= TASK LIST =
[a] According to the piece on Sankalpa, what does the Sanskrit word Sankalpa mean?
[b] Decide whether each statement agrees with the piece on Sankalpa. Answer yes or no for each, and quote the words that settle it: (i) The teacher mostly teaches poses in their modified versions. (ii) Last Thursday's hatha flow class ran without technical problems. (iii) Near the start of class, students are asked to set an intention.
[c] Reproduce the part of the piece on Sankalpa starting with "At the beginning" and going on through "dwell in light.".

= EXCERPT PROVIDED =
= Beginning of Section =
Sankalpa. In Sanskrit, the ancient language of yoga, Sankalpa means purpose, determination or will. Oftentimes, Sankalpa is interpreted as our intention. Where our will or intention goes, there too flows our energy. The effect our intention has on our energy is observable in any situation, and the yoga mat is a wonderful place for us to track it over time.
For example, last Thursday night, my hatha flow class was full of technical troubles: I experimented with a new set-up of the room and struggled to ensure that two newcomers would be able to see me adequately; while attempting to dim the already-low sconces, I accidentally blinded the whole room with full-strength ceiling lights; and the stereo made a horrific noise at the close of class while everyone was saying their blissed-out goodbyes. All that being said (and more, trust me), the energy of the room was pure magic. The problems rolled right off of us like water off a duck. Why?? Intention.
On the other hand, I have also had classes that were technically “perfect”– where the music worked seamlessly and my cues were right-on and we made our way into some advanced pretzel-pose, but where the end of the class felt… well, less than magical. Why?? Intention. I feel great responsibility to my students for holding the space in which we practice. If there is a competitive energy in the room, it’s my responsibility to dispel it (this is why I teach poses in their modified versions mostly). If there is sluggishness or stagnation, I select postures and cues to uplift. The yoga will bring us to our true nature if we give it the space, and when students attend my classes, I am the steward of that space. There have been times, however, when students and I have been distracted by our respective (and perhaps collective) human experience. In these moments, our intention may drift like a rudderless boat. That being said, the moments where we do not quite connect with our divine nature during class are just as significant to our yogic journey when they result in awareness or presence.
At the beginning of class, we generally center ourselves for a few moments by tuning into the body and breath slowly. Then, I ask students to connect to their own purpose for the practice– I ask them to set an intention. We revisit this purpose or intention throughout the physical practice in moments of difficulty, in moments of ease. We commit that intention to our dna. At the close of class, we return to each individual purpose before redirecting our rediscovered sense of lightness to a universal purpose– oftentimes this is peace, love, contentment– and we offer up the great energy of our practice to others, to our neighbors, to strangers around the world…this gift of love to others is the union that is yoga. When we commit to that gift, we dwell in light.
May your rudder keep you on course and the stars guide your way.
= End of Section =
= STORED DATA =
= Beginning of Section =
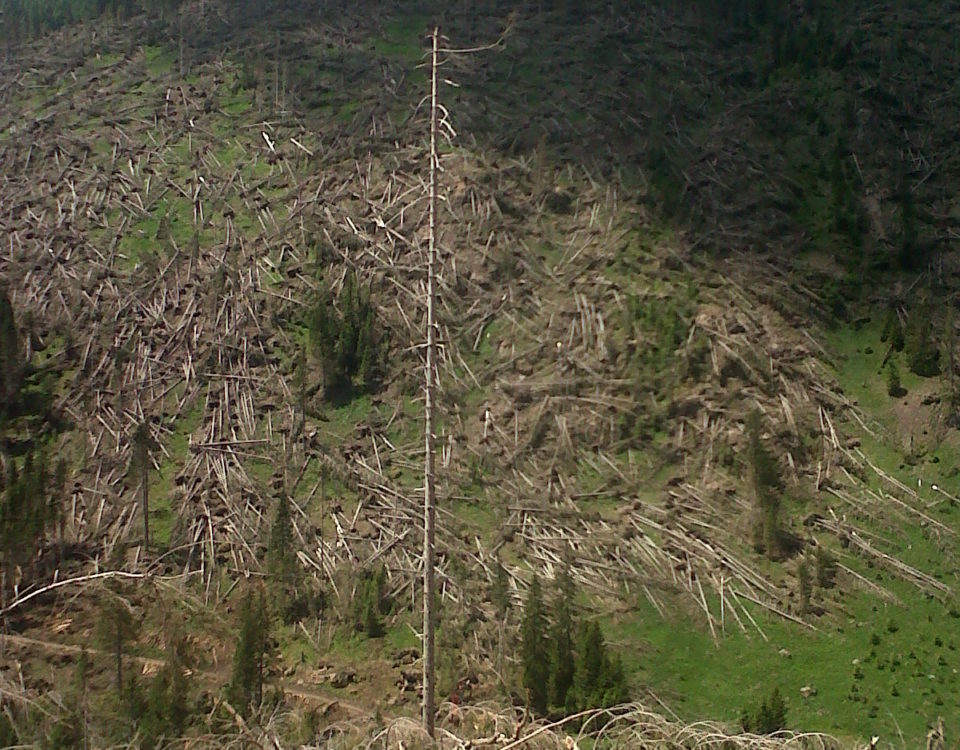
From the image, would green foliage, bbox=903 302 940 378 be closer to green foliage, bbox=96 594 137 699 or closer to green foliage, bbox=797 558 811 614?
green foliage, bbox=797 558 811 614

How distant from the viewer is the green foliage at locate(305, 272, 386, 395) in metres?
18.9

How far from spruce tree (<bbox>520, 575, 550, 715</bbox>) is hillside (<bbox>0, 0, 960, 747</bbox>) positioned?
1.54 ft

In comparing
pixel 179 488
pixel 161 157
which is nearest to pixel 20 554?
pixel 179 488

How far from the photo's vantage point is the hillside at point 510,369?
41.4ft

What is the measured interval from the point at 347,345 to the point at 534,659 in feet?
31.2

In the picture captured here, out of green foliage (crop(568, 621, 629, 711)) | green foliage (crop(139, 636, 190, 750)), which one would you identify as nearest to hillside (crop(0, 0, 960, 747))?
green foliage (crop(139, 636, 190, 750))

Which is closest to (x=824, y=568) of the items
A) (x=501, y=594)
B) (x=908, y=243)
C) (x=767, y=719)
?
(x=767, y=719)

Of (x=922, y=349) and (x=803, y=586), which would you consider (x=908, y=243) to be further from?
(x=803, y=586)

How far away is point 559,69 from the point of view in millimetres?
27938

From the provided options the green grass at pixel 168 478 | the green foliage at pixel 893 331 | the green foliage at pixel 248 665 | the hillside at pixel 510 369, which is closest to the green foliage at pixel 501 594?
the hillside at pixel 510 369

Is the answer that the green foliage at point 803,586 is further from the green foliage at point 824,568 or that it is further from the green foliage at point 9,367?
the green foliage at point 9,367

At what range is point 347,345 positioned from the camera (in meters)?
18.9

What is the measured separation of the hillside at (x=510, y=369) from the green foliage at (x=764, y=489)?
87 millimetres

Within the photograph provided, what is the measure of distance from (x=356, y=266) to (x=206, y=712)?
13.0 m
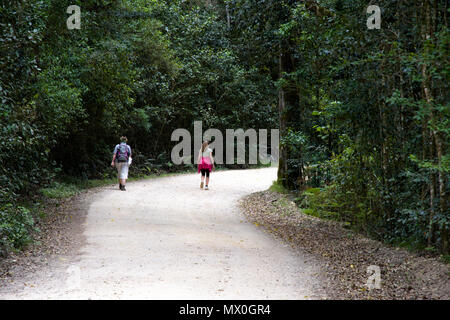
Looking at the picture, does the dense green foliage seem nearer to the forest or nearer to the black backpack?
the forest

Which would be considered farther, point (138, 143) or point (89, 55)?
point (138, 143)

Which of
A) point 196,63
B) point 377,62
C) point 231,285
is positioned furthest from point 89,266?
point 196,63

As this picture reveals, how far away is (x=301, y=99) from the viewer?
55.9 ft

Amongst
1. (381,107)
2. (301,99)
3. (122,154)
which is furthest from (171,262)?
(301,99)

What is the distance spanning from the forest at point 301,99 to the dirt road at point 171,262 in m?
1.68

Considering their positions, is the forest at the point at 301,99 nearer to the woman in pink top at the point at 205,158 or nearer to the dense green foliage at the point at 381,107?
the dense green foliage at the point at 381,107

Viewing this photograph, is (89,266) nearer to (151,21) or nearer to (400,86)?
(400,86)

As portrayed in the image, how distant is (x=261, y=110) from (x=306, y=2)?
67.2 feet

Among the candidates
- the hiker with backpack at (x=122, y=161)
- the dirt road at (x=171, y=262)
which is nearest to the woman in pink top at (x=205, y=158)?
the hiker with backpack at (x=122, y=161)

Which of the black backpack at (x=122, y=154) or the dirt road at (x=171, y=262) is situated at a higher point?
the black backpack at (x=122, y=154)

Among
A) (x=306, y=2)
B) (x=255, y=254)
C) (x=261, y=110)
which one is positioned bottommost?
(x=255, y=254)

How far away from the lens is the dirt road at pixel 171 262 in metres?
6.48

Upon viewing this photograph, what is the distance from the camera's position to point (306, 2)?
12.8 m

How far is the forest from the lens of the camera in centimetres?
813
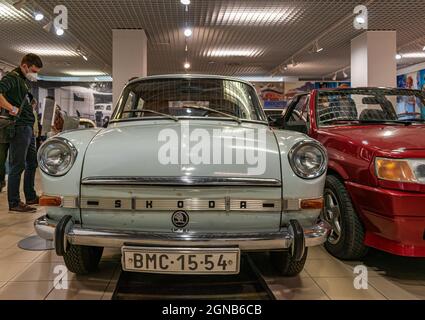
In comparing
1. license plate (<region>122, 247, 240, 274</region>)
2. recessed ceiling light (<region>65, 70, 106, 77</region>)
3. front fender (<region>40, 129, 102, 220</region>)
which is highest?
recessed ceiling light (<region>65, 70, 106, 77</region>)

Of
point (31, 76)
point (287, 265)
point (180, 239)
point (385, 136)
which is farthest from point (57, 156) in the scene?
point (31, 76)

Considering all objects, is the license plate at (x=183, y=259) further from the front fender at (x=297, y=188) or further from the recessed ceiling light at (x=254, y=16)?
the recessed ceiling light at (x=254, y=16)

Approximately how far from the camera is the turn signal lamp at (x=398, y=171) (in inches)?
82.5

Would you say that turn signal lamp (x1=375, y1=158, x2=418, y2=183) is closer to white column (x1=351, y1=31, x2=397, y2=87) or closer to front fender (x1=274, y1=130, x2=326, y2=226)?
front fender (x1=274, y1=130, x2=326, y2=226)

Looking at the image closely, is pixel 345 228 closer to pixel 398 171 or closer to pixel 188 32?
pixel 398 171

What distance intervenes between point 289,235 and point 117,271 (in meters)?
1.25

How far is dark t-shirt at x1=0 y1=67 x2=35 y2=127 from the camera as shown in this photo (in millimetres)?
3738

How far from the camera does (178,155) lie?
1801mm

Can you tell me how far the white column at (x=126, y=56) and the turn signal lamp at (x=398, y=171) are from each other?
= End of Section =
= SOLUTIONS BY TASK =
[a] Purpose, determination or will.

[b]
(i) Yes: "this is why I teach poses in their modified versions mostly."
(ii) No: "my hatha flow class was full of technical troubles."
(iii) Yes: "I ask them to set an intention."

[c]
At the beginning of class, we generally center ourselves for a few moments by tuning into the body and breath slowly. Then, I ask students to connect to their own purpose for the practice– I ask them to set an intention. We revisit this purpose or intention throughout the physical practice in moments of difficulty, in moments of ease. We commit that intention to our dna. At the close of class, we return to each individual purpose before redirecting our rediscovered sense of lightness to a universal purpose– oftentimes this is peace, love, contentment– and we offer up the great energy of our practice to others, to our neighbors, to strangers around the world…this gift of love to others is the union that is yoga. When we commit to that gift, we dwell in light.